* Text *
Bhagavad Gita with Commentaries of Shankara | Discourse 14 verse 1-18



The subject of the discourse.

It has been said that all that is born is produced by the conjunction of Kshetra and Kshetrajna.

—How can it be so?

—The present discourse is intended as an answer to this question.

Or the connection may be explained thus:

With a view to show that it is Kshetra and Kshetrajna, both dependent on the Īśvara,—but not independent in themselves as the Sānkhyas hold, —that constitute the cause of the universe,

it has been stated that the dwelling (of the Kshetrajna) in the Kshetra (i. e., his self-identification with Kshetra) and his attachment for the Guṇas form the cause of saṁsāra (xiii. 21).

—In what Guṇas and in what way is He attached? What are the Guṇas? How do they bind him? How is liberation from the Guṇas attained? What are the cha­racteristics of a liberated soul?

—With a view to answer these questions, the Lord proceeds as follows:

Knowledge of the origin of the universe is necessary for Salvation.

The Blessed Lord said:
1. I shall again declare that sublime knowledge, the best of all knowledges; which having learnt, all the sages have passed to high perfection from here.

* Dataset section *
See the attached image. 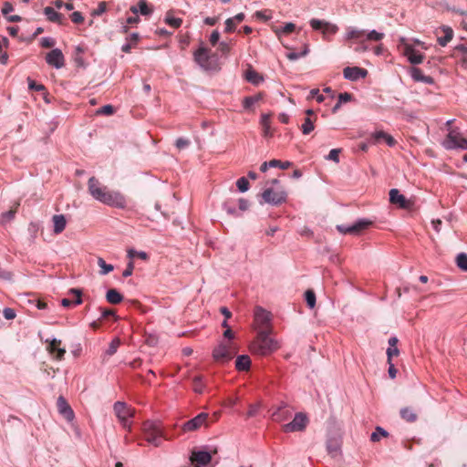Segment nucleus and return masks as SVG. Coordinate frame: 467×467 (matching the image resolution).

* Actions to take *
1 > Revise the passage of the Gita commentary that opens with the words containing "With a view to show" and closes with "perfection from here.", putting "seers" in place of "sages".
2 > Write the next part of the Gita commentary, picking up after its final sentence.

* Answers given *
1 >
With a view to show that it is Kshetra and Kshetrajna, both dependent on the Īśvara,—but not independent in themselves as the Sānkhyas hold, —that constitute the cause of the universe,

it has been stated that the dwelling (of the Kshetrajna) in the Kshetra (i. e., his self-identification with Kshetra) and his attachment for the Guṇas form the cause of saṁsāra (xiii. 21).

—In what Guṇas and in what way is He attached? What are the Guṇas? How do they bind him? How is liberation from the Guṇas attained? What are the cha­racteristics of a liberated soul?

—With a view to answer these questions, the Lord proceeds as follows:

Knowledge of the origin of the universe is necessary for Salvation.

The Blessed Lord said:
1. I shall again declare that sublime knowledge, the best of all knowledges; which having learnt, all the seers have passed to high perfection from here.

2 >
Shankara's commentary:

Though declared more than once in the preceding discourses, I shall again declare that knowledge which is sublime as concerning itself with the Supreme Being, and which is the best of all knowledges as productive of the best result.

All knowledges’ does not refer to those which have been spoken of as knowledge in the verses xiii.7-10, but to those kinds of knowledge which relate to sacrifices and other such things to be known.

These (latter kinds of knowledge) do not lead to salvation, whereas the knowledge which is going to be imparted in this discourse does lead to salva­tion.

So, the Lord praises this latter knowledge by the epithets ‘sublime’ and ‘best,’ in order to rouse interest in the minds of the hearers.

And having learnt this know­ledge, all the sages (munis)—the sannyāsins, those who are devoted to contemplation (manana)—have passed from here—from this bondage of the body—to high perfection, known as moksha or liberation.

The Lord now proceeds to declare that this knowledge unfailingly leads to perfection:

2. They who, having resorted to this knowledge, have attained to unity with Me, are neither born in the creation, nor disturbed in the dissolution.

Shankara's commentary:

‘Unity’ (sādharmya) here means ‘identity.’ It does not mean ‘equality in attributes,’ since in the Gītā-śāstra no distinction is made between the Īśvara and the Kshetrajna.

And a declaration of the (true main) end (of knowledge) is here necessary to praise the knowledge.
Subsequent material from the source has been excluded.